Duale Studiengänge fangen das ab: Hier wird das Studium mit einer Ausbildung in einem Betrieb verbunden. Laut Branchenverband Bitkom wollen Unternehmen künftig vermehrt auf diese Lösung setzen, reine Informatik-Theoretiker von FH und Universität dürften es schwer haben.

Duale Ausbildung auf aktuellem Stand

Die hohe Abbrecherquote im Informatikstudium von rund 50 Prozent zeigt ebenfalls, dass eine Ausbildung durchaus Vorzüge für junge Menschen haben kann. Zumal die Ausbildung natürlich praxisnah in Betrieb und Berufsschule erfolgt. Gerade der betriebliche Anteil entscheidet hier über die tatsächliche Qualität der Ausbildung – hier sollten Azubis sehen, dass sie ein für sie passendes Unternehmen in einem Bereich auswählen, der für ihren späteren Werdegang relevant ist.

Die Chancen dafür sind derzeit überaus gut: Mit Beginn jeden Ausbildungsjahres steigt die Zahl der offenen Stellen. Inhaltlich ist die Ausbildung im dualen Studium auf dem aktuellen Stand. Neben klassischen informatischen Inhalten wie dem Erlernen von Programmiersprachen werden auch Inhalte der Systementwicklung sowie betriebswirtschaftliche Inhalte vermittelt.

Damit ist der Auszubildende nach Abschluss seiner Ausbildung für den Einsatzzweck in einem Unternehmen vorbereitet, kann vorhandene Systeme analysieren, warten, ergänzen oder neue Systeme planen. Dadurch wird der Fachinformatiker mit Schwerpunkt Anwendungsentwicklung als analysierender und durchführender Entwickler zu einem vielseitig einsetzbaren Experten.

Konkrete Bedeutung für Unternehmen

Für ausbildende ITK-Unternehmen bietet sich dadurch innerhalb des Ausbildungsrahmenplans die Möglichkeit, eigene Fachinformatiker „heranzuzüchten“, Experten für die eigene Software oder Infrastruktur zu produzieren und nach Abschluss der Ausbildung weiter in Beschäftigung zu halten. Gleichzeitig boomt die Informationsbranche.

Durch die fortschreitende Digitalisierung benötigen inzwischen auch Branchen Fachinformatiker, die zuvor nicht unbedingt etwas mit der IT-Branche zu schaffen hatten, wodurch inzwischen viele Unternehmen aus den unterschiedlichsten Bereichen Fachinformatiker anstellen und ausbilden.
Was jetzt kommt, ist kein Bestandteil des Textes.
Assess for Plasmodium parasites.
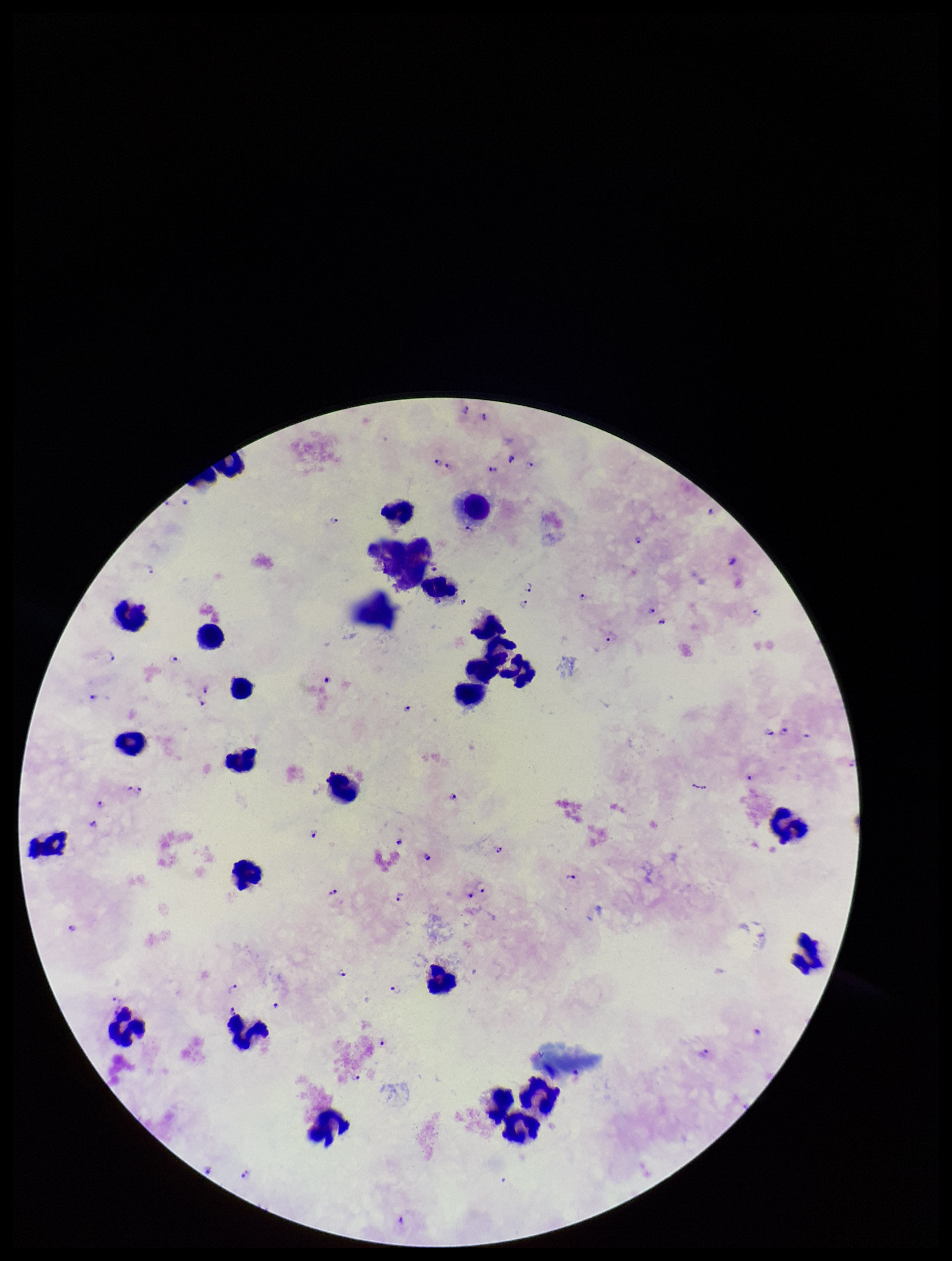

Detected.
Der aus Bewerbersicht gute Stellenmarkt ist aufgrund des Fachkräftemangels im ITK-Bereich für Unternehmen derzeit natürlich nicht optimal. Die Ausbildung bietet hier eine Chance, einen Profi frühzeitig anzuwerben und einzubinden.
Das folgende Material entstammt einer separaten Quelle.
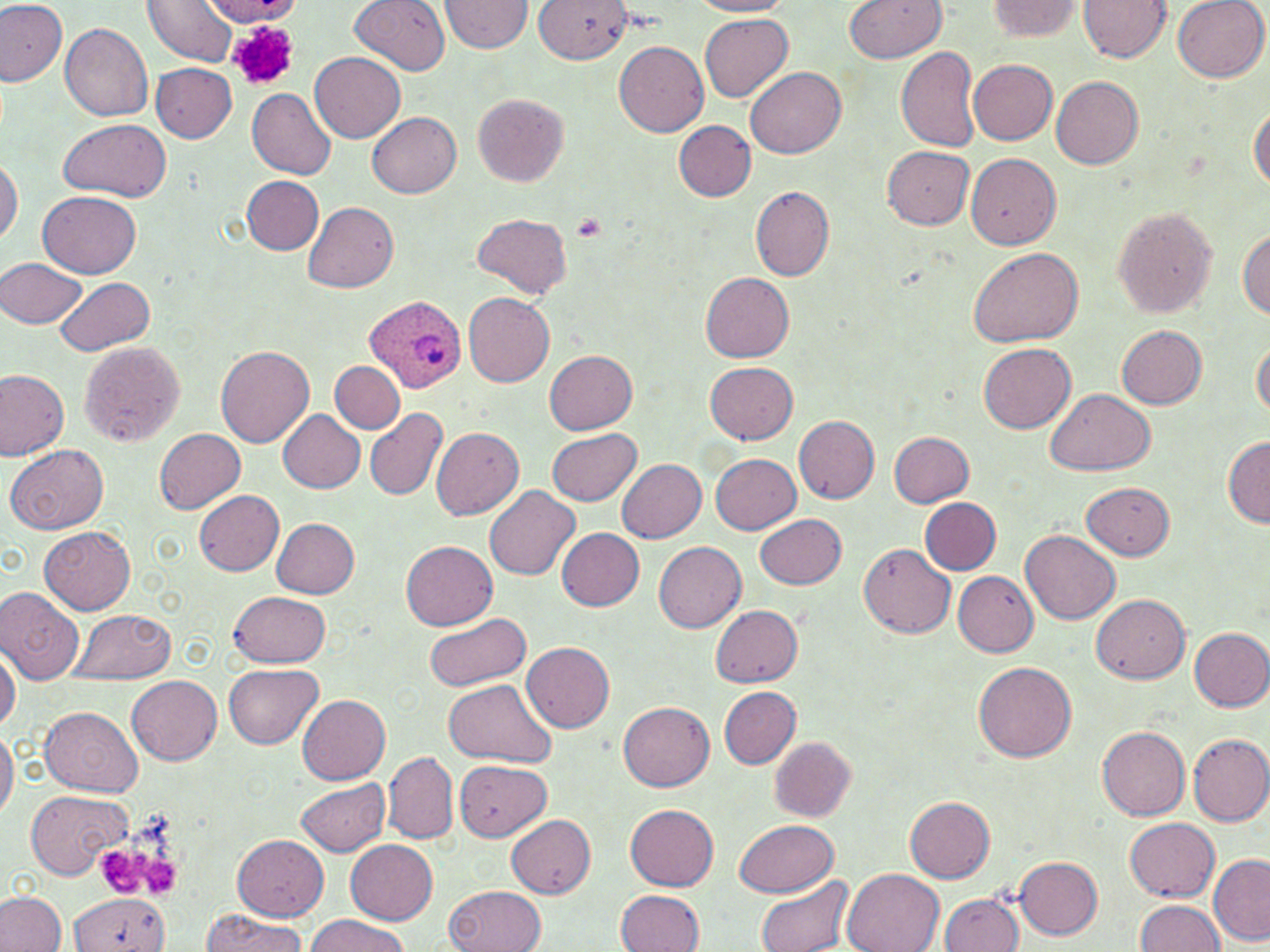

Approximate bounding boxes as [x1, y1, x2, y2] in pixels. Platelet locations: [228, 20, 298, 91], [572, 213, 607, 241], [97, 847, 146, 893], [134, 849, 183, 899]. Plasmodium ovale-infected red blood cell locations: [364, 293, 466, 394]. Uninfected red blood cell locations: [0, 0, 68, 87], [143, 0, 239, 66], [351, 0, 452, 74], [438, 0, 533, 53], [532, 0, 633, 64], [690, 0, 794, 16], [843, 0, 949, 63], [1079, 0, 1171, 63], [1172, 0, 1268, 83], [203, 1, 301, 24], [984, 1, 1087, 41], [699, 13, 794, 102], [60, 21, 154, 121], [614, 41, 709, 136], [896, 47, 981, 153], [310, 53, 405, 143], [968, 58, 1058, 144], [150, 63, 237, 142], [746, 66, 846, 158], [1051, 76, 1145, 169], [247, 89, 337, 179], [472, 93, 568, 185], [1249, 104, 1270, 193], [367, 112, 462, 198], [59, 118, 170, 200], [673, 121, 755, 200], [883, 145, 975, 228], [966, 153, 1061, 248], [0, 156, 23, 246], [242, 176, 322, 255], [750, 185, 835, 281], [38, 189, 142, 277], [303, 202, 400, 294], [1111, 206, 1219, 318], [471, 213, 572, 297], [1237, 227, 1270, 320], [966, 244, 1083, 346], [1, 256, 88, 328], [700, 273, 794, 362], [54, 276, 155, 353], [464, 293, 555, 387], [1117, 326, 1207, 409], [77, 340, 186, 447], [1252, 340, 1269, 419], [979, 343, 1075, 433], [216, 344, 313, 447], [545, 349, 638, 434], [336, 360, 424, 482], [331, 361, 404, 433], [705, 361, 798, 444], [0, 369, 69, 460], [1, 374, 84, 532], [1046, 389, 1156, 476], [366, 408, 449, 501], [278, 410, 365, 493], [793, 414, 880, 504], [430, 427, 524, 519], [547, 427, 641, 506], [153, 428, 246, 514], [889, 431, 974, 507], [1222, 437, 1270, 526], [7, 443, 108, 533], [711, 453, 800, 533], [617, 460, 706, 543], [1083, 481, 1175, 559], [485, 485, 579, 580], [194, 490, 284, 575], [919, 496, 1001, 574], [755, 512, 847, 590], [271, 518, 360, 598], [40, 525, 136, 614], [556, 528, 645, 609], [1022, 530, 1120, 624], [401, 539, 498, 630], [654, 541, 747, 632], [858, 542, 957, 639], [953, 571, 1038, 657], [0, 586, 85, 685], [229, 591, 330, 667], [1089, 593, 1190, 682], [711, 604, 803, 687], [74, 608, 173, 682], [423, 611, 531, 691], [1189, 627, 1270, 710], [0, 641, 19, 734], [522, 641, 615, 733], [974, 659, 1076, 761], [225, 664, 323, 748], [127, 675, 222, 764], [442, 679, 555, 766], [719, 686, 801, 768], [298, 695, 389, 782], [620, 702, 714, 791], [41, 706, 143, 797], [1097, 726, 1191, 820], [0, 727, 17, 821], [1187, 734, 1270, 826], [769, 737, 856, 820], [384, 752, 457, 844], [455, 760, 551, 841], [296, 777, 389, 857], [27, 790, 132, 880], [905, 795, 995, 882], [625, 804, 719, 891], [507, 814, 596, 897], [1125, 818, 1220, 901], [732, 820, 840, 896], [233, 834, 328, 922], [346, 840, 438, 924], [1208, 853, 1270, 944], [1013, 856, 1102, 938], [843, 869, 944, 952], [755, 873, 852, 952], [445, 885, 545, 952], [614, 890, 704, 952], [0, 891, 67, 952], [940, 892, 1024, 951], [68, 893, 169, 952], [1135, 899, 1226, 951], [201, 910, 309, 952], [307, 915, 408, 952]. Slide-level diagnosis: Plasmodium ovale. Image is 1270×952 pixels. Captured at 1000x magnification. May-Grünwald-Giemsa stain. Single field of view. Optical microscopy. Thin blood film.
Ist die Anwendungsentwickler-Ausbildung noch aktuell?

Unter dem Strich ist die Ausbildung zum „Fachinformatiker (Anwendungsentwicklung)“ also aktueller denn je: Auszubildende dieser Fachrichtung sind inzwischen vielerorts gefragt. Durch die Einbindung in das Unternehmen entsteht ein Synergieeffekt, der die Ausbildung auf dem aktuellen Stand hält – sofern das Unternehmen ebenfalls auf diese Weise arbeitet.

Die theoretischen Grundlagen laut IHK-Ausbildungsplan sind tendenziell allgemein gehalten und auf das große Ganze ausgerichtet. Die Schwerpunkte verschieben sich nicht so schnell wie es bei konkreten Inhalten – etwa speziellen Datenbank-Technologien, Betriebssystemen oder Mobilplattformen – der Fall ist. Ob diese umfassend und nachhaltig an den Auszubildenden weitergegeben werden, ist dabei vor allem Sache des auszubildenden Unternehmens.

Gegenüber der Einstellung von vorab unternehmensfremden Universitäts- und Fachhochschulabsolventen haben die Fachinformatiker dabei vor allem den Vorteil, sich umfassend im Unternehmen und den beteiligten Prozessen auszukennen. Die Ausbildung zum Anwendungsentwickler ist daher auch heute noch eine gute Alternative zur akademischen Bildung in diesem Bereich.